§ Task
Format the lines starting at the one containing "As captured in" and ending at the one containing "308 centimetres" as a JSON list of strings, one string per line, with blank lines left out. Do not include the pictures in the answer.

--- Raw records ---

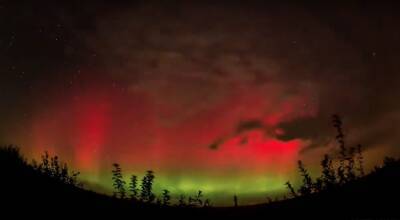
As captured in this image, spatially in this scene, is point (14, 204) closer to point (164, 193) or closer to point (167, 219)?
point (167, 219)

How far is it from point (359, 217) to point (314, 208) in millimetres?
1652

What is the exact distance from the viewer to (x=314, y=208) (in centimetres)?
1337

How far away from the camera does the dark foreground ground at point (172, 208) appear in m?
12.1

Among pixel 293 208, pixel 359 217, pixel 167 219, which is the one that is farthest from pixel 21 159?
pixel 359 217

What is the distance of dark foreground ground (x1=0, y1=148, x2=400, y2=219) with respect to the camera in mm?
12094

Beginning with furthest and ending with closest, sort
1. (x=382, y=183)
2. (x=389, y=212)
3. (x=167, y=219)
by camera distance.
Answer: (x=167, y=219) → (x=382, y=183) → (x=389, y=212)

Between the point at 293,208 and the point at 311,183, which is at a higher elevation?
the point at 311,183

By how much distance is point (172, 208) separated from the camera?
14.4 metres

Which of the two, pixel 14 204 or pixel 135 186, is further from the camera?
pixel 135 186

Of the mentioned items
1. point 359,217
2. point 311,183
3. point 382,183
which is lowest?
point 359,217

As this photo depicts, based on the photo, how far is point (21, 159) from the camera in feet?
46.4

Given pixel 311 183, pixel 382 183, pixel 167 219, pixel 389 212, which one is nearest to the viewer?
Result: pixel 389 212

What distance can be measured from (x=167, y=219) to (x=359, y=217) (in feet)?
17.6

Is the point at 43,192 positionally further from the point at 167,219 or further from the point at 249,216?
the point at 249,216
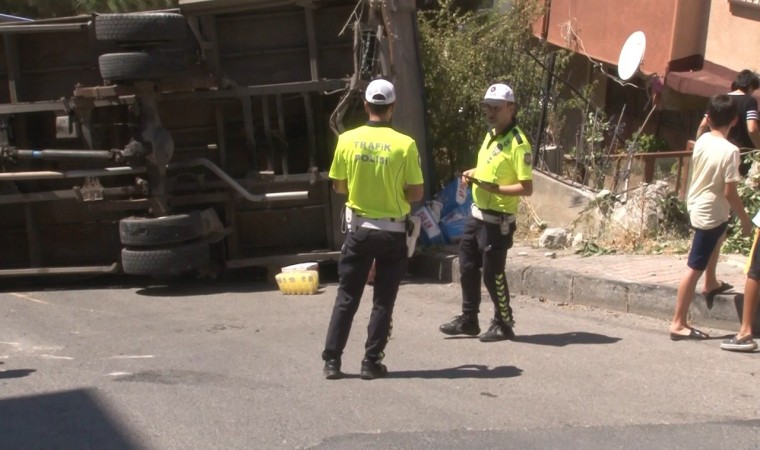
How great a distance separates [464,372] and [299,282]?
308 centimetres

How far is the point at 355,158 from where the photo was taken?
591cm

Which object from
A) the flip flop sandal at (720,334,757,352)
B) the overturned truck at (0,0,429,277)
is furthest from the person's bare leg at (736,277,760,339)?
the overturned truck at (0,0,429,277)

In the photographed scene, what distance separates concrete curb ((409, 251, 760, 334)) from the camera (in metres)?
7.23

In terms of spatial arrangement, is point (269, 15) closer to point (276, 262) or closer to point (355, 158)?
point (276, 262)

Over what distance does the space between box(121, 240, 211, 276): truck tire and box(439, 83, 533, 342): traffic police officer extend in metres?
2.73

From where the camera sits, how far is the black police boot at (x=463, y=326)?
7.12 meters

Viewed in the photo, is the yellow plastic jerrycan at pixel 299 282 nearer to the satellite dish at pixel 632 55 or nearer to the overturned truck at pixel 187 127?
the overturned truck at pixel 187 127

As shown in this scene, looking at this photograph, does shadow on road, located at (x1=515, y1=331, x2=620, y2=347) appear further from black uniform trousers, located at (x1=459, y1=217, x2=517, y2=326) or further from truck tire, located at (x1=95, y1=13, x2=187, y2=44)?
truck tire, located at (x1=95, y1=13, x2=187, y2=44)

---
--- Raw records ---

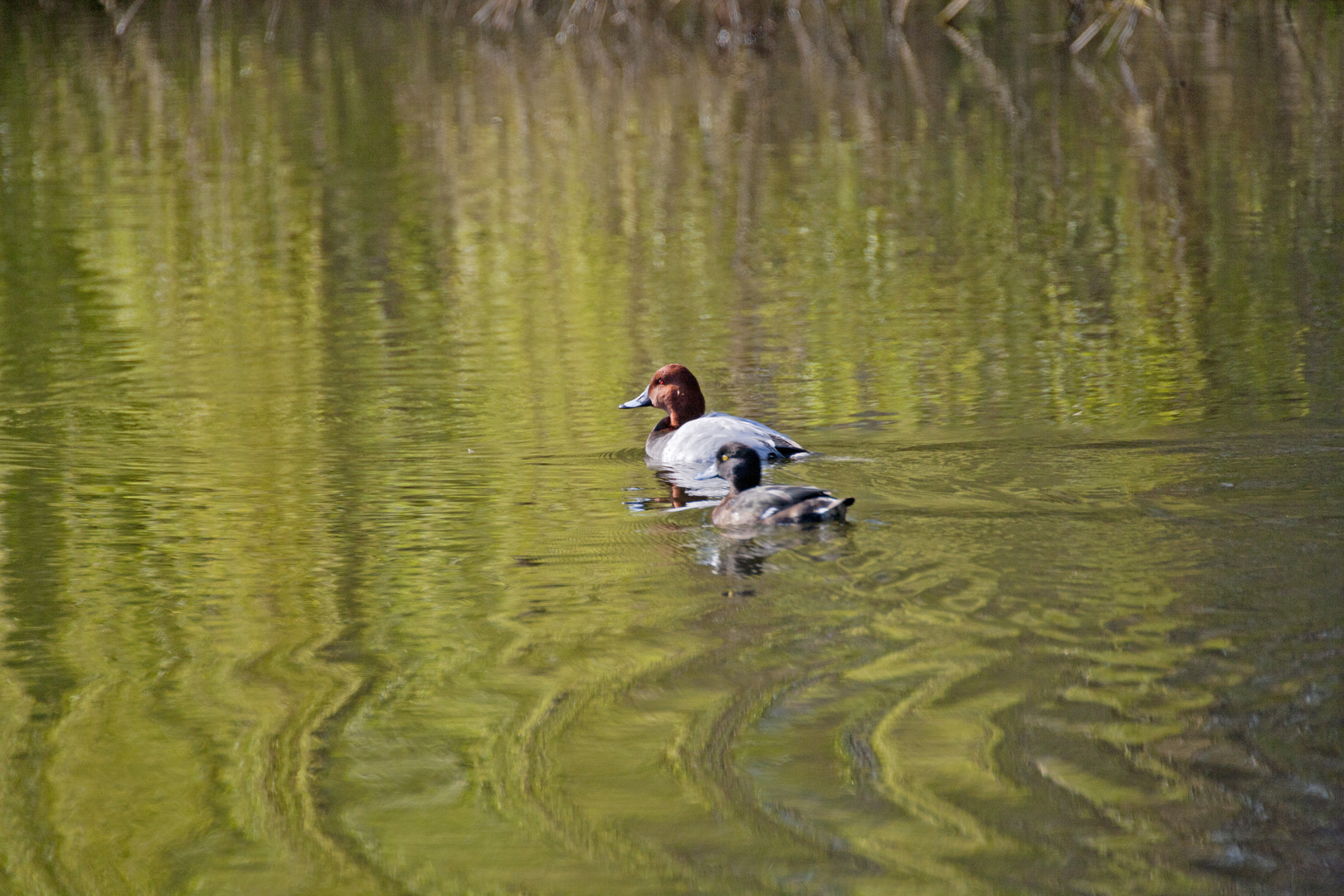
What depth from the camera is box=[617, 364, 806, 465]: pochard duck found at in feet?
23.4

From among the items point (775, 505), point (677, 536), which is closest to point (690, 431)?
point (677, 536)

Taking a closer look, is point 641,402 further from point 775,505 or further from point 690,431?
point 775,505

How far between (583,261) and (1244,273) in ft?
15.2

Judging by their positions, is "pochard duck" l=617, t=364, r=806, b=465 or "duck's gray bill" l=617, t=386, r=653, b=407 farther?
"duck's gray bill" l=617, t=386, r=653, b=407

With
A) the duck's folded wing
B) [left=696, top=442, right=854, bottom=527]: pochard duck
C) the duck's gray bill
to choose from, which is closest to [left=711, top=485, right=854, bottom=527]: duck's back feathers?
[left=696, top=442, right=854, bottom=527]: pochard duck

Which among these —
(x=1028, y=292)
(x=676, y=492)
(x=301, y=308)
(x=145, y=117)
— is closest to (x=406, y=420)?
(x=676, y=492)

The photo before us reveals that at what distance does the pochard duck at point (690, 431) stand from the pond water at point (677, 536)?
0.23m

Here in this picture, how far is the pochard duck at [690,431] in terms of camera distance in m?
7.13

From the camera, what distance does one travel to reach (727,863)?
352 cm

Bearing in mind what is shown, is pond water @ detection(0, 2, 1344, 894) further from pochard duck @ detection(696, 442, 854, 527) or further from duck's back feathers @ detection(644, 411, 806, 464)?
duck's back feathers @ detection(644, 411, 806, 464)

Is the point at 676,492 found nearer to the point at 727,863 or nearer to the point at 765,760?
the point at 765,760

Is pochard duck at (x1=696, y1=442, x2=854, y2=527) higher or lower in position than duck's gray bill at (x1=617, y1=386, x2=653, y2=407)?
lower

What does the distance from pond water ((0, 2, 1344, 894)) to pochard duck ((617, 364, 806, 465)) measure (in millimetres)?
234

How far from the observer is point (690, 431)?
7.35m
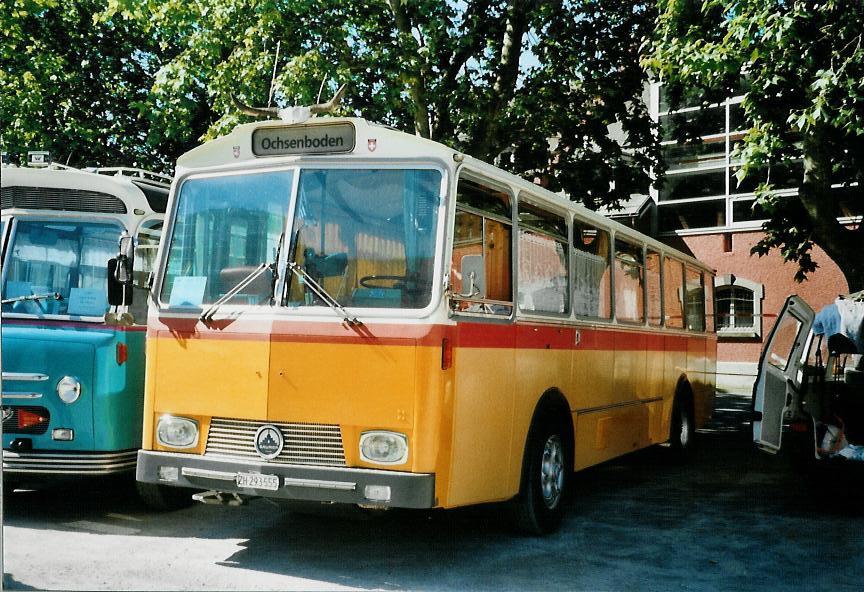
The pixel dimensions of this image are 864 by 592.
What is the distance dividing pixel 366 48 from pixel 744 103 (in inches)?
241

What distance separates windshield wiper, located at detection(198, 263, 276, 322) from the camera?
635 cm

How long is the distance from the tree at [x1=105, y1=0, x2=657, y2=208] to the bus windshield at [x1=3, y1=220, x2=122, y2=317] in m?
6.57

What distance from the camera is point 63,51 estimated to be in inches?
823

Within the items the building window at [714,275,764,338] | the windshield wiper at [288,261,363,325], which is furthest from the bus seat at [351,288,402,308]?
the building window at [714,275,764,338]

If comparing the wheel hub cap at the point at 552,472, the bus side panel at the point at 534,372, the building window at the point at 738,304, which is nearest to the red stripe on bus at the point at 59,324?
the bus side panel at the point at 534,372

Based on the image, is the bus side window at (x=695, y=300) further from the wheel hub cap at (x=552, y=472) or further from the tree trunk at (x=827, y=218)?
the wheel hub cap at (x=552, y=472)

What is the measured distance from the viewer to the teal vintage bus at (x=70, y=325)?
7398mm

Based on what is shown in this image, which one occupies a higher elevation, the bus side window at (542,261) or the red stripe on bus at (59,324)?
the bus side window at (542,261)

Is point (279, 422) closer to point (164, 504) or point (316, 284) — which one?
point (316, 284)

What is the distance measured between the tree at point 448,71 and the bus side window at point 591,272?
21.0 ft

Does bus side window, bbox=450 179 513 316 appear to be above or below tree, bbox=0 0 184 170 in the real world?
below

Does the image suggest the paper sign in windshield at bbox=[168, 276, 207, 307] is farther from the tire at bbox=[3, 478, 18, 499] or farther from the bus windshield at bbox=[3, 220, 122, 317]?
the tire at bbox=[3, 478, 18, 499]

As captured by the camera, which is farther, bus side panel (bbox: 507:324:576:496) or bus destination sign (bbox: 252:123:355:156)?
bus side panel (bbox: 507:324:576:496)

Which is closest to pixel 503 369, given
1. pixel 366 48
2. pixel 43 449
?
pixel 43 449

---

§ Exercise solution
[
  "As captured in this image, spatially in this scene, is point (14, 204) closer to point (164, 193) or closer to point (167, 219)?",
  "point (167, 219)",
  "How far is it from point (359, 217) to point (314, 208) in millimetres?",
  "1652",
  "What is the exact distance from the viewer to (x=314, y=208) (in centimetres)?",
  "1337",
  "How far away from the camera does the dark foreground ground at point (172, 208) appear in m?",
  "12.1",
  "Among pixel 293 208, pixel 359 217, pixel 167 219, which is the one that is farthest from pixel 21 159?",
  "pixel 359 217",
  "What is the distance of dark foreground ground (x1=0, y1=148, x2=400, y2=219) with respect to the camera in mm?",
  "12094",
  "Beginning with furthest and ending with closest, sort",
  "1. (x=382, y=183)",
  "2. (x=389, y=212)",
  "3. (x=167, y=219)",
  "by camera distance.",
  "Answer: (x=167, y=219) → (x=382, y=183) → (x=389, y=212)",
  "Between the point at 293,208 and the point at 311,183, which is at a higher elevation?",
  "the point at 311,183",
  "By how much distance is point (172, 208) separated from the camera?",
  "14.4 metres",
  "Which of the two, pixel 14 204 or pixel 135 186, is further from the camera?",
  "pixel 135 186",
  "Of the mentioned items",
  "1. point 359,217",
  "2. point 311,183",
  "3. point 382,183",
  "which is lowest?",
  "point 359,217",
  "As this photo depicts, based on the photo, how far is point (21, 159) from the camera in feet?",
  "46.4",
  "Given pixel 311 183, pixel 382 183, pixel 167 219, pixel 389 212, which one is nearest to the viewer?",
  "Result: pixel 389 212",
  "What distance can be measured from (x=167, y=219) to (x=359, y=217) (in feet)?",
  "17.6",
  "Is the point at 43,192 positionally further from the point at 167,219 or further from the point at 249,216?",
  "the point at 249,216",
  "How great a distance separates [464,372] and [299,282]?",
  "308 centimetres"
]